Citation Envoyé par CinePhil Voir le message
Sans le capitalisme, tu ne serais pas là à publier sur ce site Internet (construit et entretenu avec du capital), à l'aide de l'appareil qui te sert à écrire (conçu, produit et acheminé jusqu'à toi grâce à du capital).
Le capitalisme a plusieurs formes, et le côté "tout pour les actionnaires" craint.
Le capitalisme actuel est nul, c'est la finance qui fait n'importe quoi (on fait des paries sur n'importe quoi), des banquiers s'enrichissent pendant que le monde suffoque.
À chaque cycle, le capitalisme mute dans une forme pire que la précédente.

Avant les années 80, les bénéfices revenaient aux employés, c'était beaucoup plus logique.

Citation Envoyé par CinePhil Voir le message
Qui t'oblige à regarder la publicité et surtout à succomber à ses messages ?
La publicité est partout, elle est sur les bus, sur les murs, etc.
Comme les internautes utilisent adblock, maintenant il y a du placement de produit dans les vidéos YouTube.
Avatar de CinePhil CinePhil - Modérateur https://www.developpez.com
le 05/09/2018 à 15:03
Citation Envoyé par Itachiaurion
L'UE n'est malheureusement que le reflet des états qui la composes, des états en majorité libéral et plus ou moins liberticide
Décidément, vous êtes très drôles aujourd'hui !
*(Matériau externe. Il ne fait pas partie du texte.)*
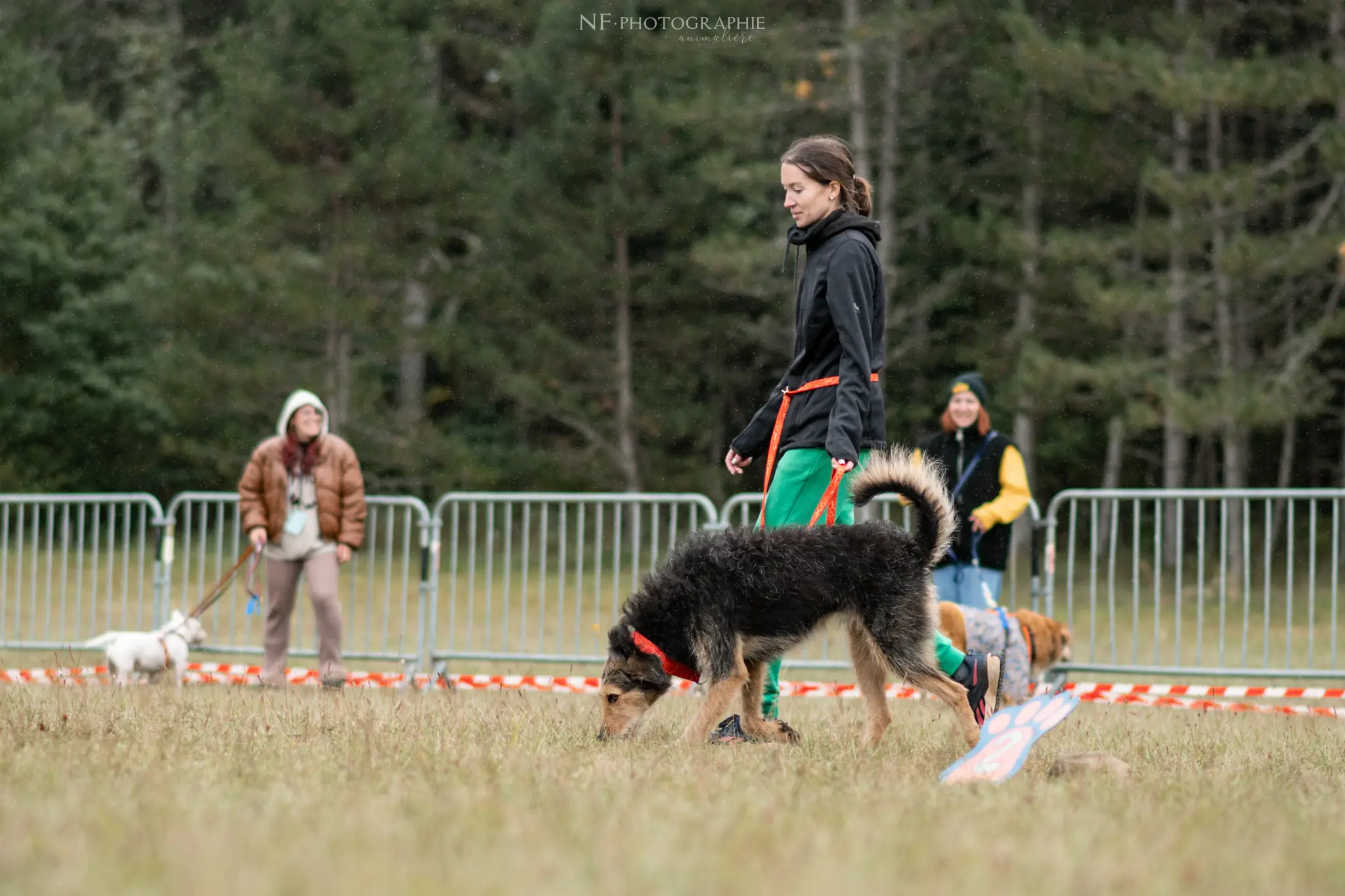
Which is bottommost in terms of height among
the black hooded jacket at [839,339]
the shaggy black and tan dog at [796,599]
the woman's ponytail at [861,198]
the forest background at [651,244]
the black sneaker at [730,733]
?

Des état libéraux liberticides !
Vous ne craignez pas l'emploi des oxymores, vous !

en commençant de la Pologne
45ème dans le classement de la liberté économique de la Heritage Foundation. C'est mieux que la France (71ème) mais il y a beaucoup mieux. Comme la France, la Pologne est située dans les "Moderatly free".

jusqu'au états d’Europe du nord
Voyons...
Finlande : 26ème (Mostly free), pas mal !
Norvège : 23ème, pas mal non plus !
Suède : 15ème, on approche du top mais ce n'est pas encore ça !
Danemark : 12ème, on approche encore !
Islande : 11ème, presque le top ten !
Irlande : 6ème, ça y est ; on est dans le top ten !
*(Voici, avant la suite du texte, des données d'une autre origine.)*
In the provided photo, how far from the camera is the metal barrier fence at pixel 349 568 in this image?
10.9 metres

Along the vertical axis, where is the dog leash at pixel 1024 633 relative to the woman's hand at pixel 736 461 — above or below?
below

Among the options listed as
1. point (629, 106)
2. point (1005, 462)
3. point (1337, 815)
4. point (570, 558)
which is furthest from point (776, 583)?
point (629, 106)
C'est effectivement mieux que la France ! Voyons les résultats maintenant...
Taux de chômage (2017) :
Pologne : 4,9
Finlande : 8,6
Norvège : 4
Suède : 6,7
Danemark : 5,7
Islande : 2,8
Irlande : 6,7

France : 9,4
=> Les pays cités plus libres économiquement ont un plus faible taux de chômage que la France.

PIB par habitant :
Pologne : 29 300
Finlande : 44 050
Norvège : 58 790
Suède : 48 905
Danemark : 49 600
Islande : 52 150
Irlande : 71 472

France : 43 600
=> C'est moins flagrant mais la France est quand même à la traîne. C'est vrai que la Pologne est encore moins forte. Elle vient aussi de beaucoup plus loin, ayant appartenu au "bloc soviétique".

C'est quand même pas mal, la liberté, non ?

Là dessus tous les états sont a peu près d'accord sur une chose, internet est bien trop peu taxer et réguler comme ça, ce n'est pas bon du tout eux.
Ce qui n'est pas du tout libéral ! #TaxIsTheft

Aussi la faute au média
... qui sont largement subventionnés par qui ?
Avatar de CinePhil CinePhil - Modérateur https://www.developpez.com
le 05/09/2018 à 15:06
Citation Envoyé par Ruy2000
C'est plutôt le reflet des lobbies.
Ce qui est marrant dans cette affaire, et pour revenir au sujet, c'est que les promoteurs de ce projet râlent contre les lobbies qui ont influencé les députés qui ont voté contre ou se sont abstenu.